The shift matters because Apple no longer has to rely only on its own model progress to make Siri useful. If the company allows outside models to plug into the system, users could bring their preferred AI assistant into Apple's interface while Apple keeps control of the device experience.
The big unresolved question is execution: privacy, app integration, voice experience, and whether Apple can turn model choice into a simple consumer feature rather than another settings menu.
SO WHAT?
If Apple opens Siri to leading AI models, the iPhone could become a distribution layer for AI assistants rather than a closed bet on one in-house model. So far, Siri has not been impressive, will this turn the tide for Apple?

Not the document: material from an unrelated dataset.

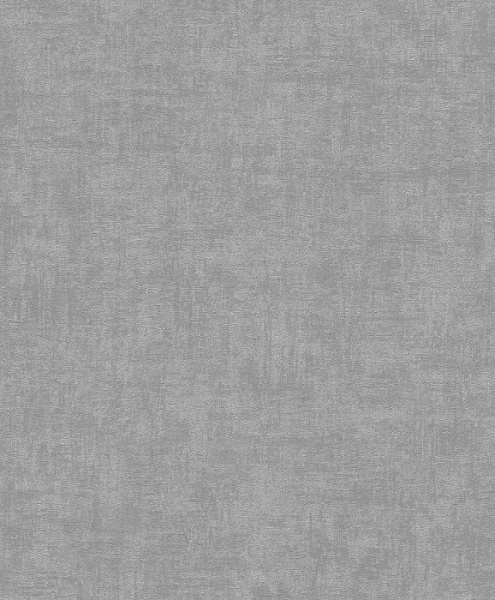 купить Rasch Modern Art 489941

DeepMind's Hassabis Pulls AGI Closer
Google DeepMind CEO Demis Hassabis shortened his public AGI timeline, saying the technology could arrive around 2029 or 2030.

Demis Hassabis - CEO of Google DeepMind
Sherwood reported that Hassabis had previously pointed to a wider 2030 to 2035 window, but after Google I/O he argued that rapid progress in agents makes an earlier date easier to imagine.
The article places Hassabis alongside a growing list of AI leaders who now talk about AGI in near-term planning windows rather than distant science fiction.
The predictions still vary widely, and definitions of AGI remain slippery, but the direction is clear: the people building the frontier systems increasingly expect more autonomous, broadly capable agents before the end of the decade.
SO WHAT?
Whether or not 2030 is right, leaders should treat agentic AI as a strategic planning issue now, not as a future trend to revisit later. If your company is not ready for Agentic AI, then forget about planning for AGI!